Inspired by a math teacher and a fellow student’s writing, he found that poetry could give him a world all his own.

Now an award-winning poet and author, Crist-Evans hopes to offer a little inspiration to the next generation.

“We’re all observers. We’re all speakers,” he said. “We all have a story to tell.”

This week, Crist-Evans spoke to hundreds of Lewiston and Auburn students as part of Visual Literacy, a program funded by the Maine Arts Commission. For three days, he traveled to six area schools, encouraging students to think, feel and imagine, and to channel their creativity into writing.

On Wednesday, his last day in the Twin Cities, Crist-Evans visited Holy Cross Junior High School.

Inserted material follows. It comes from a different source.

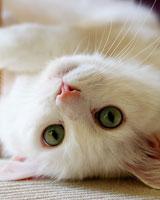 Невская маскарадная кошка  сибирский колорпойнт фото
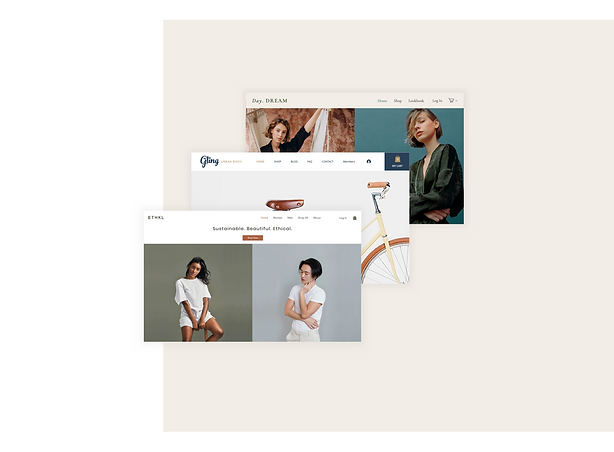 Professional online stores built on Wix templates.png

For more than an hour, the author of the young adult novels “Amaryllis” and “Moon over Tennessee,” spoke to more than 80 sixth-graders from Walton Elementary School in Auburn and eighth-graders from Holy Cross.

He spent much of the time using photographs – a city sunset, mountains encased in fog and a boy in quirky sunglasses – to lead students through their imaginations to create small stories on the spot.

“If you don’t surprise yourselves when you’re writing, chances are you aren’t going to surprise your readers,” he said.

Afterward, he spent an hour guiding 15 Holy Cross eighth-graders through a writing workshop.

Most of the students knew Crist-Evens from “The Shadow of My Father’s Hand,” a sequel to “Moon Over Tennessee.” “The Shadow of My Father’s Hand,” which is subtitled “A Boy’s Civil War Journal,” is being serialized in the Sun Journal on Mondays and running in other newspapers nationally.

Some said meeting the author gave them new insight into the poetic story.

“It just helps you understand where the stories come from,” said 14-year-old Terry O’Brien.